*** Given text Section Begins ***
It is why I named him J. Edgar Comey last year
and wrote that he was “adept at using innuendo and leaks” to let
everybody in Washington know they could be the next to be investigated.
It was in the office of Comey’s top deputy, Andrew McCabe, where
agents discussed an “insurance policy” in the event that Trump won.
Reports indicated that the Russia collusion probe was that insurance
policy.
The text was from Peter Strzok, the top investigator on the Trump
case, and was sent to Lisa Page, an FBI lawyer and also his mistress.
“I want to believe the path you threw out for consideration in Andy’s
office — that there’s no way he gets elected — but I’m afraid we can’t
take that risk. It’s like an insurance policy in the unlikely event you
die before you’re 40 . . .,” Strzok wrote.
It is frightening that Strzok, who called Trump “an idiot,” was the lead investigator on both the Clinton and Trump cases.
After these messages surfaced, special counsel Robert Mueller removed
Strzok and Page from his probe, though both still work at the FBI.
*** Given text Section Ends ***
*** Available data Section Begins ***
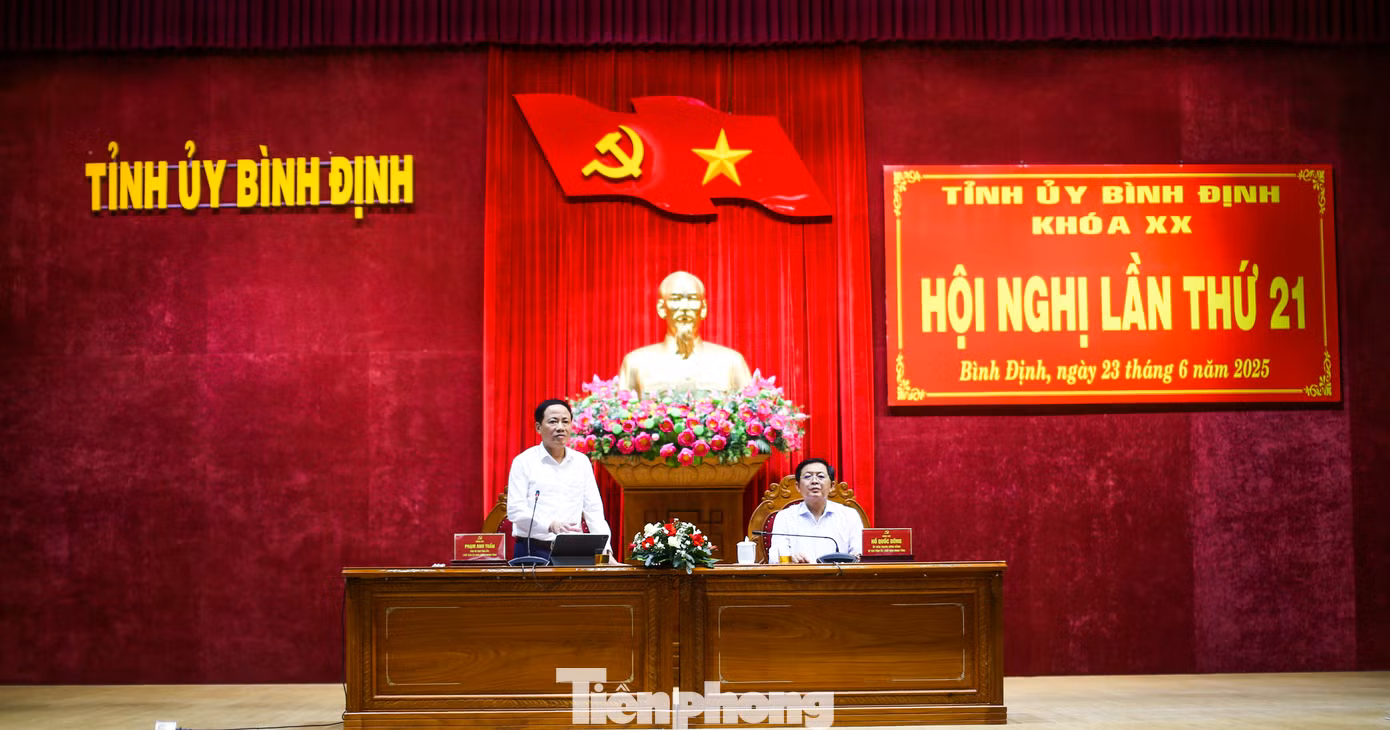 Ông Hồ Quốc Dũng - Bí thư Tỉnh ủy Bình Định, và Chủ tịch UBND tỉnh Phạm Anh Tuấn chủ trì hội nghị. Ảnh: Trương Định Ông Hồ Quốc Dũng - Bí thư Tỉnh ủy Bình Định, và Chủ tịch UBND tỉnh Phạm Anh Tuấn chủ trì hội nghị. Ảnh: Trương Định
*** Available data Section Ends ***
▶ What to work on
A: In the excerpt about the FBI, shorten the paragraph beginning "It was in the office of Comey's top deputy" to a single sentence that keeps its main facts.
B: Name every person whose job or position the excerpt about the FBI states, and give that position for each.

▶ Numbered responses
A: Agents meeting in the office of Andrew McCabe, Comey's top deputy, discussed an "insurance policy" in case Trump won, and reports indicated that policy was the Russia collusion probe.

B:
- Andrew McCabe: Comey's top deputy
- Peter Strzok: top investigator on the Trump case and lead investigator on both the Clinton and Trump cases
- Lisa Page: FBI lawyer
- Robert Mueller: special counsel